Exercise » Copy the data word for word, starting at the line that contains "In the image" and ending at the line that contains "2.80 meters". Include both of those lines.

Data records »
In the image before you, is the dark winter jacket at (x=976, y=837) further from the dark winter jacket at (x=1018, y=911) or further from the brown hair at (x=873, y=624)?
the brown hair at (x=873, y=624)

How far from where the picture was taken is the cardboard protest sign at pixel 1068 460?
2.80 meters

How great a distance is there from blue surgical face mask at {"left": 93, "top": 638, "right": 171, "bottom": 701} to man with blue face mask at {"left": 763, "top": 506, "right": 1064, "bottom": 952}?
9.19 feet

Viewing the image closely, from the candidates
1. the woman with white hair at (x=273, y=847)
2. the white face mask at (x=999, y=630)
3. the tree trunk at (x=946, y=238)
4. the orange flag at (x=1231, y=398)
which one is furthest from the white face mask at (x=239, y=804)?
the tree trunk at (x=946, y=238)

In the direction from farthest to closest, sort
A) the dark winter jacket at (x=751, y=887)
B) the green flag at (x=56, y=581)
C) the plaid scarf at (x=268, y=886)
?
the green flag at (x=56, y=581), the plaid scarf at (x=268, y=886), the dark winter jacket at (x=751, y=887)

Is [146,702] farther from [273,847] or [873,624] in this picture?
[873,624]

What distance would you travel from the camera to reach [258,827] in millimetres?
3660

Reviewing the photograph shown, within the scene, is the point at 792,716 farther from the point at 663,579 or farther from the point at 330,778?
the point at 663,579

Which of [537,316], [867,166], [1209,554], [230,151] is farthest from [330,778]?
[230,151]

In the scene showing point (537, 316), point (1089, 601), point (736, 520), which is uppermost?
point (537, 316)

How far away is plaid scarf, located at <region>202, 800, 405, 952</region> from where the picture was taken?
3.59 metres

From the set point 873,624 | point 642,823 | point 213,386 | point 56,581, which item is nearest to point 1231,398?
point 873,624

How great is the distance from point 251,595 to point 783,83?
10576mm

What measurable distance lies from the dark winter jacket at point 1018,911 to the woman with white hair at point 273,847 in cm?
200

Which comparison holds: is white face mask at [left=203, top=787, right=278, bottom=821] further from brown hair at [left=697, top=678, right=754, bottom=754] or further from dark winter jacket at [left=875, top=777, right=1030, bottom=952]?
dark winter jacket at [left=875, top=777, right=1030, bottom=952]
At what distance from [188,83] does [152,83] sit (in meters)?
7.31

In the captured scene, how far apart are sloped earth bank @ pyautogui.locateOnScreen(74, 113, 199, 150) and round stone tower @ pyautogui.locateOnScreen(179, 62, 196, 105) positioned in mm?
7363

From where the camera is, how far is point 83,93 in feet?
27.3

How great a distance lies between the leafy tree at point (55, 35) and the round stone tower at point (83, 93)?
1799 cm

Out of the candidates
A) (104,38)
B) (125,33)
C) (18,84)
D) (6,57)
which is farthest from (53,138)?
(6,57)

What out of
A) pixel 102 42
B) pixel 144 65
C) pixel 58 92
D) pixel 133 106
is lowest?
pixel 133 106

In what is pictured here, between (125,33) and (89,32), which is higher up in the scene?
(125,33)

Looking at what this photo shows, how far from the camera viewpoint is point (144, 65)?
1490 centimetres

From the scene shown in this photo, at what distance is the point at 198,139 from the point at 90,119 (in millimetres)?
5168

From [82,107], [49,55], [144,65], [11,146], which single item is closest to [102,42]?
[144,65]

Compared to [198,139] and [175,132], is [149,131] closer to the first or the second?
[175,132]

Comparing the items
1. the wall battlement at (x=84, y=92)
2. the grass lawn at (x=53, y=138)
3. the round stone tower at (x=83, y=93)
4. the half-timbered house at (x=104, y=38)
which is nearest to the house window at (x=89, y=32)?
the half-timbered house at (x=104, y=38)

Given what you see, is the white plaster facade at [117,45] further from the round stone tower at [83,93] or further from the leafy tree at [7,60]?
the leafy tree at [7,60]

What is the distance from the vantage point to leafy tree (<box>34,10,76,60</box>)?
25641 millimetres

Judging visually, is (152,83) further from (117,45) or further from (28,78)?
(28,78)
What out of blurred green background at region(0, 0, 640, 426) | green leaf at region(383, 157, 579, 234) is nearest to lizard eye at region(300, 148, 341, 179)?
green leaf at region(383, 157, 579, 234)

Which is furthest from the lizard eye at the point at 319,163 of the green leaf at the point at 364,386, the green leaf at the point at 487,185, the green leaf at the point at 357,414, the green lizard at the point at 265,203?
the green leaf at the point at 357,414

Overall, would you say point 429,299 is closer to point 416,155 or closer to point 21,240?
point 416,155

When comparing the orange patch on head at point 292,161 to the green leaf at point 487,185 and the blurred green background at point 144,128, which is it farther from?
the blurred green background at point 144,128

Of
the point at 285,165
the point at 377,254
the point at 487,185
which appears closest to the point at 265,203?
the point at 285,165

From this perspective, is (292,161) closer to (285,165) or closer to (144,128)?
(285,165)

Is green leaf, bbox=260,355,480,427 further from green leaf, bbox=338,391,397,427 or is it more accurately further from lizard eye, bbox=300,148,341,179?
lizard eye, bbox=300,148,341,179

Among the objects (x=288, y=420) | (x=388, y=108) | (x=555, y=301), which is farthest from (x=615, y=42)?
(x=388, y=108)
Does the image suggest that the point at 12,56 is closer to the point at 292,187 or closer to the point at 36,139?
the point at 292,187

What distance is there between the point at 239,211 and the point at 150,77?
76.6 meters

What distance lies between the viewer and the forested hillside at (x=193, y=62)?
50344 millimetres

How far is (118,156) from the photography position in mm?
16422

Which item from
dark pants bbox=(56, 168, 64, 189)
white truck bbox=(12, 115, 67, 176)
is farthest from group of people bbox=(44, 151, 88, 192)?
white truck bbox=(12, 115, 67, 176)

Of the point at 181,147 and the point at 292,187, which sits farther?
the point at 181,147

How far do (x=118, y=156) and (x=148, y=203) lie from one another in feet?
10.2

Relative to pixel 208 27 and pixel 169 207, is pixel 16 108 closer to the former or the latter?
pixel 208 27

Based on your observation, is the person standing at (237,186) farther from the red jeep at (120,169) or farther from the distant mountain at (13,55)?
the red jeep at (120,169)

* * *

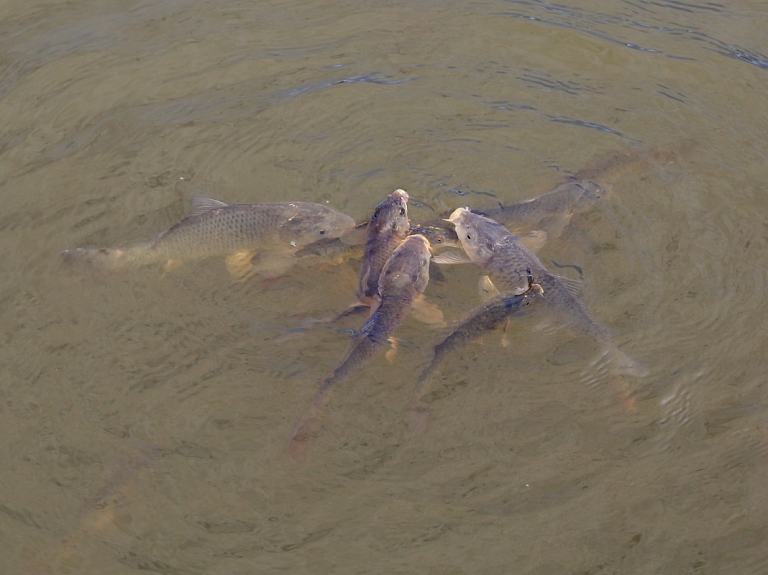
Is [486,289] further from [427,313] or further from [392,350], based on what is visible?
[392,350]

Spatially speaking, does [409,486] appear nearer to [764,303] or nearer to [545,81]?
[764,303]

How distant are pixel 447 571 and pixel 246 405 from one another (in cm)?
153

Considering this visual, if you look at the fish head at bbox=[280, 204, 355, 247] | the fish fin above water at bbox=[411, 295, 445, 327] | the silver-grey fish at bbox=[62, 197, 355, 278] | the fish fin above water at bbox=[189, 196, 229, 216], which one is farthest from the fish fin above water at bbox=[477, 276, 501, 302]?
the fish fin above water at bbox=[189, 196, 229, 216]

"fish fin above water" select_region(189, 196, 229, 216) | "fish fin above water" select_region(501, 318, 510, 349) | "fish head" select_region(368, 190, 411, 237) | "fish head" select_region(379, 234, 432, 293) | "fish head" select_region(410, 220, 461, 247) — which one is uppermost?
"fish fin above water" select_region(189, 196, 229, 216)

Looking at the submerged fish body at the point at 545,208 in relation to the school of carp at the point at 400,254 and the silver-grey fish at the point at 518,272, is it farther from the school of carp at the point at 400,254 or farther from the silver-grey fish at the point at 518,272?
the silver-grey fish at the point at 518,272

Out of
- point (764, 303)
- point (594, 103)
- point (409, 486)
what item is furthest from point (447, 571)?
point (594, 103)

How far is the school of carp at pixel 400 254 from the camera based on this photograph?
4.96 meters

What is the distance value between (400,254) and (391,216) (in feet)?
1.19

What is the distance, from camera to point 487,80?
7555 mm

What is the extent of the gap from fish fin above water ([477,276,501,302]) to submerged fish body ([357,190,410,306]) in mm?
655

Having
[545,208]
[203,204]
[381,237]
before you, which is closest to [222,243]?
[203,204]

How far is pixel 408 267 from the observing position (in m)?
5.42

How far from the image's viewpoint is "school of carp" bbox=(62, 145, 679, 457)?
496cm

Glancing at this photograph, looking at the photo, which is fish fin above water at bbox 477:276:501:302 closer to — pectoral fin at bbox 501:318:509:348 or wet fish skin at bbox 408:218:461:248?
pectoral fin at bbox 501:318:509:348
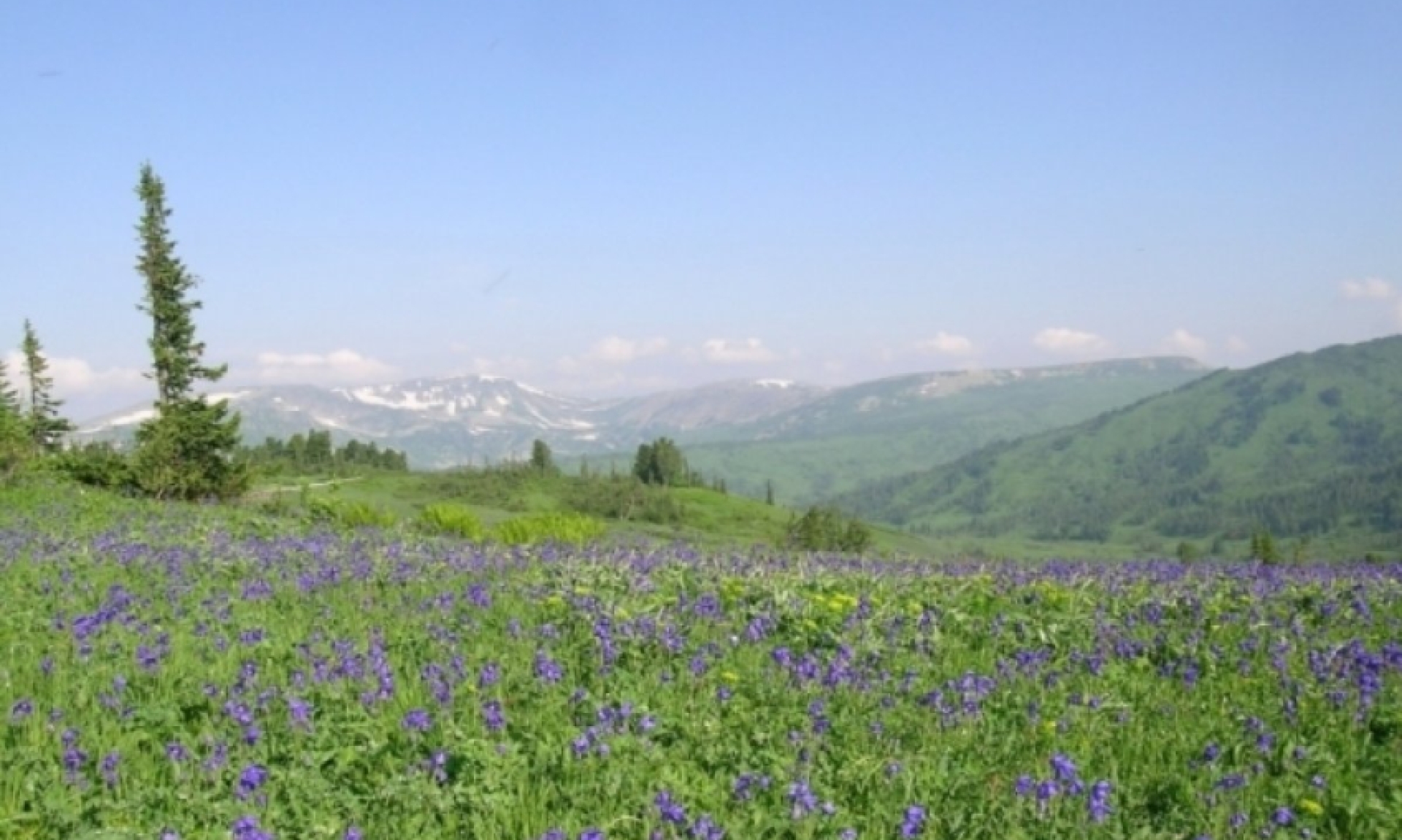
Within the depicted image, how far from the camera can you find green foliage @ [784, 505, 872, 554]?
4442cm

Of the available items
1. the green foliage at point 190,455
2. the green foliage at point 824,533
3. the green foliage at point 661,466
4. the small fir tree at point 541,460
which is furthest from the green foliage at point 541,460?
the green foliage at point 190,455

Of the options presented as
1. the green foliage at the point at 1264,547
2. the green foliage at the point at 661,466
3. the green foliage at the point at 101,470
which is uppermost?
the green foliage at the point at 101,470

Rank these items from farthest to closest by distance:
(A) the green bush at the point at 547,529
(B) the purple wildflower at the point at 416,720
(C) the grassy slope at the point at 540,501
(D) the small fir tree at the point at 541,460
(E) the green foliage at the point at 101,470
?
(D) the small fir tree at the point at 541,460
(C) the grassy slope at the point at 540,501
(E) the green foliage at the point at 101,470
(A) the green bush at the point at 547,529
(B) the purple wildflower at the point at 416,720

Full answer »
In the image before you, is the dark winter jacket at (x=976, y=837) further from the dark winter jacket at (x=1018, y=911) or further from the brown hair at (x=873, y=624)?
the brown hair at (x=873, y=624)

How far from where the picture was taken is the cardboard protest sign at pixel 1068 460?
2.80 meters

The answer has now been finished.